Input records –
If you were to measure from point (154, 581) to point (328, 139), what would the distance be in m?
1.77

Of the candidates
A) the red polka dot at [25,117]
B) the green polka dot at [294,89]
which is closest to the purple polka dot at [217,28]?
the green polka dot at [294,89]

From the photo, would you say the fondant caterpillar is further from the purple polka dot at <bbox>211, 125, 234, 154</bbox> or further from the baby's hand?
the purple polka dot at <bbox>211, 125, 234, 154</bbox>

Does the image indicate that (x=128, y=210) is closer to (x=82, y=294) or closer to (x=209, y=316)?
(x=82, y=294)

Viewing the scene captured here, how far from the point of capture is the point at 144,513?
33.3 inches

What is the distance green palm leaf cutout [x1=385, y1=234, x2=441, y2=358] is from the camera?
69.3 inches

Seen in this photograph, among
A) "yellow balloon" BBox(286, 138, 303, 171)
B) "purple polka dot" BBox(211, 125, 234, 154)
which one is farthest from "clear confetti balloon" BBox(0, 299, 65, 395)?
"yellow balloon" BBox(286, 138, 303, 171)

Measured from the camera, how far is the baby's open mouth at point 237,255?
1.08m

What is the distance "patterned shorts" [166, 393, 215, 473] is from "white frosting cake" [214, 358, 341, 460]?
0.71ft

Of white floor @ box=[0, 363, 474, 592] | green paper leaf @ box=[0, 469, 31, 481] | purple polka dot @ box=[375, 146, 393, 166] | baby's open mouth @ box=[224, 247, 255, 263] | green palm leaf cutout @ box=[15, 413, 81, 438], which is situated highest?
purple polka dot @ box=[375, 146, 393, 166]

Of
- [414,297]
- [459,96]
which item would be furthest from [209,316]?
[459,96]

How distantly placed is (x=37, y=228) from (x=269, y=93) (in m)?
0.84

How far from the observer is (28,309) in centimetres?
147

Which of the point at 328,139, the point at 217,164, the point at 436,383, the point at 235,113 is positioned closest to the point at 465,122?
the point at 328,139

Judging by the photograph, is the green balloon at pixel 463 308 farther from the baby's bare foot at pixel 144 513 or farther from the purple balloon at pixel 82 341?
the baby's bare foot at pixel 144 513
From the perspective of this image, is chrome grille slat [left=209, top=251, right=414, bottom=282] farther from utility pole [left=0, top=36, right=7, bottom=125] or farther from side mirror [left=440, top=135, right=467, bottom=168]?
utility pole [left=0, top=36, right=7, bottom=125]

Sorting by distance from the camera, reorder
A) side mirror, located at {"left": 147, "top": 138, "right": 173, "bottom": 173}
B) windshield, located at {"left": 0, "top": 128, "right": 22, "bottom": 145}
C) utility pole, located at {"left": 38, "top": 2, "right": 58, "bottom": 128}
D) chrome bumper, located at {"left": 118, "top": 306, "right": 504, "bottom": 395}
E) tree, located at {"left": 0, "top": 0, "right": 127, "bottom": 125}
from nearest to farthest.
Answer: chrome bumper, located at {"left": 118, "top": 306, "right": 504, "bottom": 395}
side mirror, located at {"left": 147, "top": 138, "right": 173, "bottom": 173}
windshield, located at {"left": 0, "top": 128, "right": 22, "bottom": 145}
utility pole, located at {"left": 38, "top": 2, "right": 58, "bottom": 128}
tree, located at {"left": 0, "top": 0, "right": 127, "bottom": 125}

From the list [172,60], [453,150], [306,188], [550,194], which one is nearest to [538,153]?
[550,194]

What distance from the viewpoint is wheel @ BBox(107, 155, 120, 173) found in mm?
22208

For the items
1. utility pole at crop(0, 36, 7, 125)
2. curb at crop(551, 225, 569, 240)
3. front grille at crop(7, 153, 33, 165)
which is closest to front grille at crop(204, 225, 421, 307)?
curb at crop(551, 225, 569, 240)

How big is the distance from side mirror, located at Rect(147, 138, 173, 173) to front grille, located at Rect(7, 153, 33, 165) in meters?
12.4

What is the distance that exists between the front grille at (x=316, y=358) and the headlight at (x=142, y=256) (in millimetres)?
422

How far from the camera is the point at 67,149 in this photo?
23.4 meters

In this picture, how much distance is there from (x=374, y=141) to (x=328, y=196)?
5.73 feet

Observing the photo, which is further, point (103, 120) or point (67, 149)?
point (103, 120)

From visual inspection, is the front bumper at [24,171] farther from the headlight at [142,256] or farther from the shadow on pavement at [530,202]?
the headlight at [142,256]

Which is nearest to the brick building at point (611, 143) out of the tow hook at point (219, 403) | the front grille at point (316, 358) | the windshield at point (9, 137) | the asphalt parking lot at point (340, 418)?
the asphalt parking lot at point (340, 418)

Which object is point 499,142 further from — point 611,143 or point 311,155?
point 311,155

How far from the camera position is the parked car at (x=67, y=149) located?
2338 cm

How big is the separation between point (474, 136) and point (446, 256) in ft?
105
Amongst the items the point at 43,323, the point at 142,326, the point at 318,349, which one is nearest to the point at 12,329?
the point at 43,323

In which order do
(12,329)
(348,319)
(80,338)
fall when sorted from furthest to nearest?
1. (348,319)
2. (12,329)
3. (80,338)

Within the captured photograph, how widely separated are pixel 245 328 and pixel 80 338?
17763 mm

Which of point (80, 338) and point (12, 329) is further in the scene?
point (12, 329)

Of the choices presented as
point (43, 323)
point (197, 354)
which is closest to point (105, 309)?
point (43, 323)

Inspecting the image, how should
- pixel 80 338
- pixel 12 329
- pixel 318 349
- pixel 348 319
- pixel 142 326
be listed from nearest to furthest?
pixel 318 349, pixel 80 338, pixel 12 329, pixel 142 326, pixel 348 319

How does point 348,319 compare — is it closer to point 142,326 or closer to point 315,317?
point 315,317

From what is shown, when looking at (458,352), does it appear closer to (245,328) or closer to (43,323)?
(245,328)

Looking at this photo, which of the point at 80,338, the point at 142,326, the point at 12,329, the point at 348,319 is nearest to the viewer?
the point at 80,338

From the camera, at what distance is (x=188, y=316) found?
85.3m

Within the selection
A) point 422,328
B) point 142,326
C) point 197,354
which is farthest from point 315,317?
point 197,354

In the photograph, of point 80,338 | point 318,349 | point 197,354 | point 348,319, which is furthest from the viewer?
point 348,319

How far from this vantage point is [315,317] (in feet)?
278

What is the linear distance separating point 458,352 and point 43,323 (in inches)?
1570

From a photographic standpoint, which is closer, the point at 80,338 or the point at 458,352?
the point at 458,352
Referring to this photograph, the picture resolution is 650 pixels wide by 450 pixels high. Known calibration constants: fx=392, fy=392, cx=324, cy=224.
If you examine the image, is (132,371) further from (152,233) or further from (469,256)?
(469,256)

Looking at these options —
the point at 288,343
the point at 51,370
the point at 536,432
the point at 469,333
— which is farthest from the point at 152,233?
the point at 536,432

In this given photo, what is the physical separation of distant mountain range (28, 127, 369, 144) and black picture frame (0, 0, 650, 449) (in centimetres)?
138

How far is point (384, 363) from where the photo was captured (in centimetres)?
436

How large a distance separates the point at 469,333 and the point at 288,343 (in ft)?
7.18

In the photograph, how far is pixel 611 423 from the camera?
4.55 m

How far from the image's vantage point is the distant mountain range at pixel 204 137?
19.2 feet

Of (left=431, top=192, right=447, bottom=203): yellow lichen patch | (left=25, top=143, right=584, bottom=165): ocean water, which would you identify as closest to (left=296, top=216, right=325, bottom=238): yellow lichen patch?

Aim of the task –
Retype all of the material, keeping each line exact.

Exercise response –
If you were to measure from point (154, 581) to point (328, 139), what would the distance be in m?
1.77

Of the candidates
A) the red polka dot at [25,117]
B) the green polka dot at [294,89]
which is closest to the purple polka dot at [217,28]?
the green polka dot at [294,89]

From the photo, would you say the fondant caterpillar is further from the purple polka dot at <bbox>211, 125, 234, 154</bbox> or further from the baby's hand?
the purple polka dot at <bbox>211, 125, 234, 154</bbox>

Does the image indicate that (x=128, y=210) is closer to (x=82, y=294) or closer to (x=209, y=316)?
(x=82, y=294)

Viewing the scene captured here, how far from the point of capture is the point at 144,513?
33.3 inches

What is the distance green palm leaf cutout [x1=385, y1=234, x2=441, y2=358] is from the camera?
69.3 inches

Seen in this photograph, among
A) "yellow balloon" BBox(286, 138, 303, 171)
B) "purple polka dot" BBox(211, 125, 234, 154)
which one is farthest from "clear confetti balloon" BBox(0, 299, 65, 395)?
"yellow balloon" BBox(286, 138, 303, 171)

Measured from the camera, how far is the baby's open mouth at point 237,255?
1.08m

What is the distance "patterned shorts" [166, 393, 215, 473] is from "white frosting cake" [214, 358, 341, 460]?
0.71ft

Of white floor @ box=[0, 363, 474, 592] | green paper leaf @ box=[0, 469, 31, 481] | purple polka dot @ box=[375, 146, 393, 166] | baby's open mouth @ box=[224, 247, 255, 263] | green palm leaf cutout @ box=[15, 413, 81, 438], which is situated highest?
purple polka dot @ box=[375, 146, 393, 166]

Of
- [414,297]
- [459,96]
which item would be furthest from [209,316]?
[459,96]

How distantly placed is (x=37, y=228) from (x=269, y=93) (in m)?
0.84

How far from the observer is (28,309) in centimetres?
147

Which of the point at 328,139, the point at 217,164, the point at 436,383, the point at 235,113 is positioned closest to the point at 465,122?
the point at 328,139

Judging by the photograph, is the green balloon at pixel 463 308 farther from the baby's bare foot at pixel 144 513 or farther from the purple balloon at pixel 82 341?
the baby's bare foot at pixel 144 513
From the perspective of this image, is chrome grille slat [left=209, top=251, right=414, bottom=282] farther from utility pole [left=0, top=36, right=7, bottom=125] or farther from side mirror [left=440, top=135, right=467, bottom=168]?
utility pole [left=0, top=36, right=7, bottom=125]

Sorting by distance from the camera, reorder
A) side mirror, located at {"left": 147, "top": 138, "right": 173, "bottom": 173}
B) windshield, located at {"left": 0, "top": 128, "right": 22, "bottom": 145}
C) utility pole, located at {"left": 38, "top": 2, "right": 58, "bottom": 128}
D) chrome bumper, located at {"left": 118, "top": 306, "right": 504, "bottom": 395}
E) tree, located at {"left": 0, "top": 0, "right": 127, "bottom": 125}
from nearest to farthest.
Answer: chrome bumper, located at {"left": 118, "top": 306, "right": 504, "bottom": 395}
side mirror, located at {"left": 147, "top": 138, "right": 173, "bottom": 173}
windshield, located at {"left": 0, "top": 128, "right": 22, "bottom": 145}
utility pole, located at {"left": 38, "top": 2, "right": 58, "bottom": 128}
tree, located at {"left": 0, "top": 0, "right": 127, "bottom": 125}

From the list [172,60], [453,150], [306,188], [550,194], which one is nearest to [538,153]?
[550,194]

What distance from the viewpoint is wheel @ BBox(107, 155, 120, 173) found in mm?
22208

For the items
1. utility pole at crop(0, 36, 7, 125)
2. curb at crop(551, 225, 569, 240)
3. front grille at crop(7, 153, 33, 165)
which is closest to front grille at crop(204, 225, 421, 307)?
curb at crop(551, 225, 569, 240)

How big is the distance from side mirror, located at Rect(147, 138, 173, 173) to front grille, located at Rect(7, 153, 33, 165) in meters?
12.4

What is the distance that exists between the front grille at (x=316, y=358) and the headlight at (x=142, y=256) (in millimetres)?
422

How far from the camera is the point at 67,149 in this photo?
23.4 meters

In this picture, how much distance is there from (x=374, y=141) to (x=328, y=196)?
5.73 feet

Observing the photo, which is further, point (103, 120) or point (67, 149)?
point (103, 120)

From visual inspection, is the front bumper at [24,171] farther from the headlight at [142,256] or farther from the shadow on pavement at [530,202]?
the headlight at [142,256]

Which is nearest to the brick building at point (611, 143) out of the tow hook at point (219, 403) | the front grille at point (316, 358) | the windshield at point (9, 137) | the asphalt parking lot at point (340, 418)?
the asphalt parking lot at point (340, 418)

Which object is point 499,142 further from — point 611,143 or point 311,155?
point 311,155

How far from the camera position is the parked car at (x=67, y=149) located?
2338 cm

How big is the separation between point (474, 136) and point (446, 256) in ft?
105
Amongst the items the point at 43,323, the point at 142,326, the point at 318,349, which one is nearest to the point at 12,329?
the point at 43,323

In which order do
(12,329)
(348,319)
(80,338)
fall when sorted from furthest to nearest?
1. (348,319)
2. (12,329)
3. (80,338)

Within the captured photograph, how widely separated are pixel 245 328 and pixel 80 338?
17763 mm

Which of point (80, 338) and point (12, 329) is further in the scene?
point (12, 329)

Of the choices presented as
point (43, 323)
point (197, 354)
which is closest to point (105, 309)?
point (43, 323)

Inspecting the image, how should
- pixel 80 338
- pixel 12 329
- pixel 318 349
- pixel 348 319
- pixel 142 326
be listed from nearest to furthest?
pixel 318 349, pixel 80 338, pixel 12 329, pixel 142 326, pixel 348 319

How does point 348,319 compare — is it closer to point 142,326 or closer to point 315,317?
point 315,317

From what is shown, when looking at (458,352), does it appear closer to (245,328) or closer to (43,323)?
(245,328)

Looking at this photo, which of the point at 80,338, the point at 142,326, the point at 12,329, the point at 348,319 is nearest to the viewer?
the point at 80,338

From the camera, at what distance is (x=188, y=316) found?
85.3m

Within the selection
A) point 422,328
B) point 142,326
C) point 197,354
which is farthest from point 315,317?
point 197,354

In the photograph, of point 80,338 | point 318,349 | point 197,354 | point 348,319, which is furthest from the viewer?
point 348,319

How far from this vantage point is [315,317] (in feet)?
278

What is the linear distance separating point 458,352 and point 43,323 (in inches)?
1570

From a photographic standpoint, which is closer, the point at 80,338 or the point at 458,352?
the point at 458,352
Referring to this photograph, the picture resolution is 650 pixels wide by 450 pixels high. Known calibration constants: fx=392, fy=392, cx=324, cy=224.
If you examine the image, is (132,371) further from (152,233) or further from (469,256)?
(469,256)

Looking at these options —
the point at 288,343
the point at 51,370
the point at 536,432
the point at 469,333
— which is farthest from the point at 152,233?
the point at 536,432

In this given photo, what is the physical separation of distant mountain range (28, 127, 369, 144) and black picture frame (0, 0, 650, 449) (in centimetres)?
138

How far is point (384, 363) from where the photo was captured (in centimetres)?
436

How large a distance separates the point at 469,333 and the point at 288,343 (in ft)?
7.18

In the photograph, how far is pixel 611 423 from the camera?
4.55 m

How far from the image's vantage point is the distant mountain range at pixel 204 137?
19.2 feet

Of (left=431, top=192, right=447, bottom=203): yellow lichen patch | (left=25, top=143, right=584, bottom=165): ocean water, which would you identify as closest to (left=296, top=216, right=325, bottom=238): yellow lichen patch?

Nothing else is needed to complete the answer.